Martyn went on to call Rugby League fans “past masters of the art of conspiracy theories”. But who could look at the above facts and not want some explanation? Martyn, apparently.

He even neglected to mention the Wood-led RFL’s purchase of the Odsal Stadium lease. What was the RFL’s plan at the time? What is it now?

Others’ suggestions as to Wood’s motivations are dismissed as “ridiculous”, but the only one offered is altruism. There is one fig leaf paragraph criticising Wood for the same intransigence he asks Bulls fans to accept.

Martyn tells us “what matters is that the club is revived, both on and off the field and that process has now seemingly begun”. But eight (and counting) of the seventeen that shocked Leeds, plus then-injured Joe Keyes, following Wilson out of the door is not a revival. More like selling off both your kidneys and declaring yourself in the market for a dialysis machine.

This supposed cost cutting comes at a heavy price.
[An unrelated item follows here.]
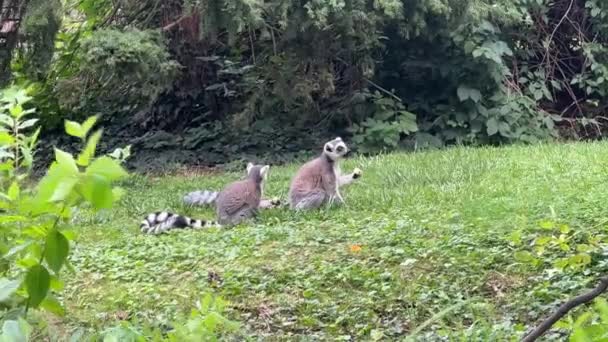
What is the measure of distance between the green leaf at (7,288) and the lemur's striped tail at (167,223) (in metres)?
5.72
Users of the TotalRL and RLFANS forums have seen numerous longstanding and well-known Bulls fans declare they want nothing to do with Wood’s zombie club. People like Sam Grundy, former Bulls Independent Supporters’ Association chairman and supporter of forty years, are if anything harder to replace than the players jettisoned.
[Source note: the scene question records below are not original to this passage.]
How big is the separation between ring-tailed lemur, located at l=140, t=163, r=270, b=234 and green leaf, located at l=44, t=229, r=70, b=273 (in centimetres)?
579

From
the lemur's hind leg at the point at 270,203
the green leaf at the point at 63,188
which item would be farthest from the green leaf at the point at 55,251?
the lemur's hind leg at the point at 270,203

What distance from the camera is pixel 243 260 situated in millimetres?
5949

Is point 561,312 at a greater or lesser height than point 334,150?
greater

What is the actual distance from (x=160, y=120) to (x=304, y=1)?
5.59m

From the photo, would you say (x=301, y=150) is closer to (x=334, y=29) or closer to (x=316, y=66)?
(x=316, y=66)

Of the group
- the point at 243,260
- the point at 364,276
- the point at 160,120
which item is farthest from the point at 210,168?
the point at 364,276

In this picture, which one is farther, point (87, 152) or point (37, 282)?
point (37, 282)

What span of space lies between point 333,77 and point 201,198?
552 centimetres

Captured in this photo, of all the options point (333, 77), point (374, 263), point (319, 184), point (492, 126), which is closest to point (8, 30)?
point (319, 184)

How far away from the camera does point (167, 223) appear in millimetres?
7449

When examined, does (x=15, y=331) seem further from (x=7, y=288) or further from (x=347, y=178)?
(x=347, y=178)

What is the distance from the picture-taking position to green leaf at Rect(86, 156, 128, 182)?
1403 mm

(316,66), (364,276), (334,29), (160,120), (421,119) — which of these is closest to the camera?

To re-engage these fans, openness and a reckoning with the past are non-negotiable. Martyn is right that Eric Perez and Mark Sawyer bring talents to the table, but it would be better to start again from scratch than to allow them to proceed without scrutiny, building on sand. York have shown what can be achieved from rude beginnings, and with a fraction of the Bulls’ fanbase.

Martyn has past form where Wood is concerned, responding to a fan questioning why League Express had not commented on his £300,000 payout by saying, “it speaks for itself”. And he was almost alone in welcoming the appointment of Ralph Rimmer as Wood’s replacement.

It is telling that in his column Martyn evokes the name of Peter Deakin, who helped to create the Bulls brand, but is happy to entrust the future of the game to those that gave us Shuddersfield and the Blue Sox.

The Bulls are part of a wider problem. Everyone in our game knows we have two potential futures before us.

We can carry on as at present, and watch Wood and Rimmer retire as rich men, whilst Rugby League heads towards the same sporting graveyard as speedway. Or we can seek new leaders and give ourselves a fighting chance.

Martyn seems content to help the first option to unfold. But I am not, and I am not alone.